PROVISION OF NUCLEI FOR RAIN
The upward spirals of humid air coming up from the forest carry insects, pollen, and bacteria aloft.
This is best seen as nights of gulls, swifts and Ibis spiraling up with the warm air and actively catching insects lifted from the forest; their gastric pellets consist of insect remains.
It is these organic aerial particles (pollen, leaf dust, and bacteria mainly) that create the nuclei for rain.
The violent hailstorms that plague Kenya tea plantings may well be caused by tea dust stirred up by the local winds and the feet of pickers, and “once above the ground the particles are easily drawn up into thunderheads to help form the hailstorms that bombard the tea-growing areas in astounding numbers… Kenyan organic tea leaf litter caused water to freeze in a test chamber at only -5°C, in comparison with freezing points of -11°C for eucalyptus grove leaf litter, and -80°C for the litter from the local indigenous forests” (of Colorado).
That is, tea litter “Is a much better seeding agent than silver iodide, which requires -80°C to -100°C to clouds.” (New Scientist, 22 Mar 79).
Thus, the materials given up by vegetation may be a critical factor in the rainfall inland from forests.
All of these factors are clear enough for any person to understand.To doubt the connection between forests and the water cycle is to doubt that milk flows from the breast of the mother, which is just the analogy given to water by tribal peoples.
Trees were “the hair of the earth” which caught the mists and made the rivers flow.
Such metaphors are dear allegorical guides to sensible conduct and caused the Hawaiians (who had them brought on earlier environmental catastrophes) to “taboo” forest cutting or even to make tracks on high slopes and to place mountain trees in a sacred or protected category.
Now that we begin to understand the reasons for these beliefs, we could ourselves look on trees as our essential companions, giving us all the needs of life, and deserving of our care and respect.
It is our strategies on-site that make water a scarce or plentiful resource.
To start with, we must examine ways to increase local precipitation.
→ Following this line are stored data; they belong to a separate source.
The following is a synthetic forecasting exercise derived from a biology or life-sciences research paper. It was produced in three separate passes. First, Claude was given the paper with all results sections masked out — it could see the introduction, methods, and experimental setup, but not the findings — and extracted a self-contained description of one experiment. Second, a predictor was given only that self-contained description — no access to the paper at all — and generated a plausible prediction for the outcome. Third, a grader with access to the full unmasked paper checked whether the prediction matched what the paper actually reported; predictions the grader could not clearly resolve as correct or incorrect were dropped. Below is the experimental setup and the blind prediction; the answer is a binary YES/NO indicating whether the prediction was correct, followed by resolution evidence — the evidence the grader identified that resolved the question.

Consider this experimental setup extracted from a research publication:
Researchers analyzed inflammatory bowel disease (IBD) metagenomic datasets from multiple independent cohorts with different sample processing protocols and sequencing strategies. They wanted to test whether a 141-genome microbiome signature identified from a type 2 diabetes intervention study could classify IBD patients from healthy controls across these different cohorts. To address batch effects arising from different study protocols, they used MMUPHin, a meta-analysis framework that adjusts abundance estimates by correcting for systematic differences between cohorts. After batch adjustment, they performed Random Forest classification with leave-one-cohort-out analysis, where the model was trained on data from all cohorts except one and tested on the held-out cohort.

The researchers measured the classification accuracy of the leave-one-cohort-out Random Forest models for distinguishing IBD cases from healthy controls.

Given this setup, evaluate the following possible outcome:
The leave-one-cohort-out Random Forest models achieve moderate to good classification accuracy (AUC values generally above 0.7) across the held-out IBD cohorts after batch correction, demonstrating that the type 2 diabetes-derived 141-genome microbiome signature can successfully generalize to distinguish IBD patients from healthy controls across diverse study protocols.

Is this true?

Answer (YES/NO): YES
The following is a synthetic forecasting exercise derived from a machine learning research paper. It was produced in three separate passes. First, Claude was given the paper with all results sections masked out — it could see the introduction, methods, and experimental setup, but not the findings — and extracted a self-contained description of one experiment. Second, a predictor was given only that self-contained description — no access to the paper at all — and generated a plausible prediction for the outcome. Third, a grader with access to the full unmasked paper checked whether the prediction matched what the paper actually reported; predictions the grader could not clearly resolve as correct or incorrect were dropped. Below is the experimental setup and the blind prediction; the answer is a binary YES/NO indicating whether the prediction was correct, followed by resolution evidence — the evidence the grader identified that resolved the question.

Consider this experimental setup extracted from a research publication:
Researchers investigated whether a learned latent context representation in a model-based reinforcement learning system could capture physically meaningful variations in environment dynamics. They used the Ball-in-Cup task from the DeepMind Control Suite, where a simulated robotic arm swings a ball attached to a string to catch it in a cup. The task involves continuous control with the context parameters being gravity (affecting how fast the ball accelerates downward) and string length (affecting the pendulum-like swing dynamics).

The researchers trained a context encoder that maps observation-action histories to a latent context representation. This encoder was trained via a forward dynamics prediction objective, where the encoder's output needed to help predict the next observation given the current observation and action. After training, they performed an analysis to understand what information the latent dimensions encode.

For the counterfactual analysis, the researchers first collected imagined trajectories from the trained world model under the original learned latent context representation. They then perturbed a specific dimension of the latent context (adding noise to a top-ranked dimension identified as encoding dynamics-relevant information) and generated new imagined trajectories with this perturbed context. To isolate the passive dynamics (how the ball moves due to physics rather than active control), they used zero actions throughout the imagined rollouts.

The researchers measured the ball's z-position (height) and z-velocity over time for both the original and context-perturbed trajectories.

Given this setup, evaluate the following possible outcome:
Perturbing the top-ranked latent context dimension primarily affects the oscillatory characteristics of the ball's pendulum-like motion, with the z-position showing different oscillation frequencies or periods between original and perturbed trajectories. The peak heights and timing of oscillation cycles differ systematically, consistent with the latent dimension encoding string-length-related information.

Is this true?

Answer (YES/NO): NO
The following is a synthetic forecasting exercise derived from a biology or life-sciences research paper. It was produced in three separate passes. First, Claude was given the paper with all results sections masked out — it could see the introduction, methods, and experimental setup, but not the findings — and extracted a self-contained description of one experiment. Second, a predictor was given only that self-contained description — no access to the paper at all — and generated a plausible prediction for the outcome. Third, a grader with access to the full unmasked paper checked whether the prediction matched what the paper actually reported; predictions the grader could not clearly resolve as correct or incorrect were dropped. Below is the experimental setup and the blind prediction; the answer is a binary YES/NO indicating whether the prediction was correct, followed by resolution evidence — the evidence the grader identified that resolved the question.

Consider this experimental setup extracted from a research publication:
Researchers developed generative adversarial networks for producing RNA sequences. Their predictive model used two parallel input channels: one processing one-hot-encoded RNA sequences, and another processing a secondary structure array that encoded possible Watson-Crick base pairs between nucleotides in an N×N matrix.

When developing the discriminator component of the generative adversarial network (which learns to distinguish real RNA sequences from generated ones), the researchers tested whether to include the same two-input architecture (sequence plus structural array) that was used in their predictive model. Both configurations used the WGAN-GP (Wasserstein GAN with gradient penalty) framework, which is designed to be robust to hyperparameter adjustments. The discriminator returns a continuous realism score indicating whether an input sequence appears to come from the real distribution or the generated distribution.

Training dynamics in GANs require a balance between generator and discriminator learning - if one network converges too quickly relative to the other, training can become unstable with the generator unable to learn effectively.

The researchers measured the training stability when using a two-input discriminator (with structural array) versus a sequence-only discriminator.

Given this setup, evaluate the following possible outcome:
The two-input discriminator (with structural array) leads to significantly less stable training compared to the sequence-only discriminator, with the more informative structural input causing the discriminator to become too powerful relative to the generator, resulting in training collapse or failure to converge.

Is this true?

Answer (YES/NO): YES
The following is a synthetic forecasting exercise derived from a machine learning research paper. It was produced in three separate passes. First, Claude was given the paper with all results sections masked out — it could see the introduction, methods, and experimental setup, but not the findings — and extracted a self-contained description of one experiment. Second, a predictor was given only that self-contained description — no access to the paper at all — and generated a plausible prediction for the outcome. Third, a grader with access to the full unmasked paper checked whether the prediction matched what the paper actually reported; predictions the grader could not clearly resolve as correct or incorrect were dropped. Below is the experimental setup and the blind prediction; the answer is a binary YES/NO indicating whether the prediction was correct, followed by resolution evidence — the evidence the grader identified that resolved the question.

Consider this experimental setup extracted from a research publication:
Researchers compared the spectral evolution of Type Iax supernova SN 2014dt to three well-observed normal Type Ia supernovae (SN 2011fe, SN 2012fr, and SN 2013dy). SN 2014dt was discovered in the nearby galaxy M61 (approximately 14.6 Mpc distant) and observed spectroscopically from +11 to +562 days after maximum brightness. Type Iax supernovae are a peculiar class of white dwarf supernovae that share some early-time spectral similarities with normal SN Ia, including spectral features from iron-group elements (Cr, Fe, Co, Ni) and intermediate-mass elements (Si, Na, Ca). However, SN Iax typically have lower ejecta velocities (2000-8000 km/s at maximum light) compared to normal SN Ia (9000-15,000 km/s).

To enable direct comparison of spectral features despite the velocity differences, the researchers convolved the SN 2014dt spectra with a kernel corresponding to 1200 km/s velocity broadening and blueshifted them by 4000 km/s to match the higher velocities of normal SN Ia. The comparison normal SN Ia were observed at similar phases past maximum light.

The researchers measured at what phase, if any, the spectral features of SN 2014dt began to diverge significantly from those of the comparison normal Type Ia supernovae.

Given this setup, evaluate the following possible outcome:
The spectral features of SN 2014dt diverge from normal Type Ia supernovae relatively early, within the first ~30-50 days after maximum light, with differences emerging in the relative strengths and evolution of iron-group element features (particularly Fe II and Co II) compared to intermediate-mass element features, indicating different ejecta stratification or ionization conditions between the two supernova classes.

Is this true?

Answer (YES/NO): NO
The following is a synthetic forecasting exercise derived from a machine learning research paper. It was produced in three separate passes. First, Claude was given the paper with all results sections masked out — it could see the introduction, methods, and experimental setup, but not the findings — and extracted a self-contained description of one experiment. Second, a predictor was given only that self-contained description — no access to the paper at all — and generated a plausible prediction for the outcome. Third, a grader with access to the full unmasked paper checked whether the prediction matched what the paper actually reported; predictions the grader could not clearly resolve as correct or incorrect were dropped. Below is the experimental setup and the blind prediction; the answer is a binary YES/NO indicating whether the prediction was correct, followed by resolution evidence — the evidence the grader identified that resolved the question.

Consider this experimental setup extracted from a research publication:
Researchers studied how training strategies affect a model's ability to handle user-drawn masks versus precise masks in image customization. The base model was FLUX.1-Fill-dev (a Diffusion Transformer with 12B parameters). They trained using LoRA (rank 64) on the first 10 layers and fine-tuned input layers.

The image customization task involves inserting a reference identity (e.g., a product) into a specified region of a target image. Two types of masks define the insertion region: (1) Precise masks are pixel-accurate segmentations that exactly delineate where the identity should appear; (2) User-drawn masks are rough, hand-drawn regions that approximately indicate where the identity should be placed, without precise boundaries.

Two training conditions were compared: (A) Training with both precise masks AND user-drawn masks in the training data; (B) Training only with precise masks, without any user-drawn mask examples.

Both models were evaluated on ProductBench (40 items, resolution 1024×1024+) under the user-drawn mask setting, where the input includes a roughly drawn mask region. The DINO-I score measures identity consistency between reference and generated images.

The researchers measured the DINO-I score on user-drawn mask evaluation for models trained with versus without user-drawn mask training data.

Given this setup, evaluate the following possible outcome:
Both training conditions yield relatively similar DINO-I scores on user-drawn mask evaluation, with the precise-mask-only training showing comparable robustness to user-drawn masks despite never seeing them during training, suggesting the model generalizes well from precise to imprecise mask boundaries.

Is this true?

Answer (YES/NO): NO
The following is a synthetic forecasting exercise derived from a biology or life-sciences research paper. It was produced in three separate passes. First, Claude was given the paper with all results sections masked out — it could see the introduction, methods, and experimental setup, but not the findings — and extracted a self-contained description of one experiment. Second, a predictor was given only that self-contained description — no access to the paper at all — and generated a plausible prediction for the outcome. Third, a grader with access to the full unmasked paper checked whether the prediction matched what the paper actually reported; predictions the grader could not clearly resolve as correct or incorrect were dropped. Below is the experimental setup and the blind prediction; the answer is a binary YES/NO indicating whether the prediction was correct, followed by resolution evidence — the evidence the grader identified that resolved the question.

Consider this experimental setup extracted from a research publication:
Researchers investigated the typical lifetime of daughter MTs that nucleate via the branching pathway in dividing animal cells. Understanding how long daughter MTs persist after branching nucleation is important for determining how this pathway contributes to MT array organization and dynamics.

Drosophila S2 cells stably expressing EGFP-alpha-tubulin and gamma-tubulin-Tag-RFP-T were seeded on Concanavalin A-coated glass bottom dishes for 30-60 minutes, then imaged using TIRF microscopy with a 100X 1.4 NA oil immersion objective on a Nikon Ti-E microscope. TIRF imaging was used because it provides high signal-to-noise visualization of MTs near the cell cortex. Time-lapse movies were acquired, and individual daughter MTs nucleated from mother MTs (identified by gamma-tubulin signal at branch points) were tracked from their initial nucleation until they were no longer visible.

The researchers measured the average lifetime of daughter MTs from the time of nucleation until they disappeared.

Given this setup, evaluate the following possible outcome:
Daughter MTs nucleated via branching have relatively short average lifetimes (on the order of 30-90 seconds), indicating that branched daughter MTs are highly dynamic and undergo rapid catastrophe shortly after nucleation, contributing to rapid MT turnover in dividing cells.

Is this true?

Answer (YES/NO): YES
Unless there is absolutely no free water in the air and earth about us (and there always is some), we can usually increase it on-site.
Here are some basic strategies for water capture from the air:
We can root the air by shade or by providing cold surfaces for it to flow over, using trees and shrubs, or metals, including glass.
We can cool air by forcing it to higher altitudes, by providing windbreaks, or providing up draughts from heated or bare surfaces (large concreted areas), or by mechanical means (big industrial fans).
We can provide condensation nuclei for raindrops to form on, from pollen, bacteria and organic particles.
We can compress air to make water more plentiful per unit volume of air, by forcing streamlines to converge over trees and objects or forcing turbulent flow in airstreams (Ekman spirals).
If by any strategy we can cool air, and provide suitable condensation surfaces or nuclei, we can increase precipitation locally.
Trees, especially crosswind belts of tall trees, meet all of the criteria in one integrated system. They also store water for local climatic modification.
Thus, we can clearly see trees as a strategy for creating more water for local use.
In summary, we do not need to accept “rainfall” as having everything to do with total local precipitation, especially if we live within 30-100 km of coasts (as much of the world does), and we do not need to accept that total precipitation cannot be changed (in either direction) by our action and designs on site.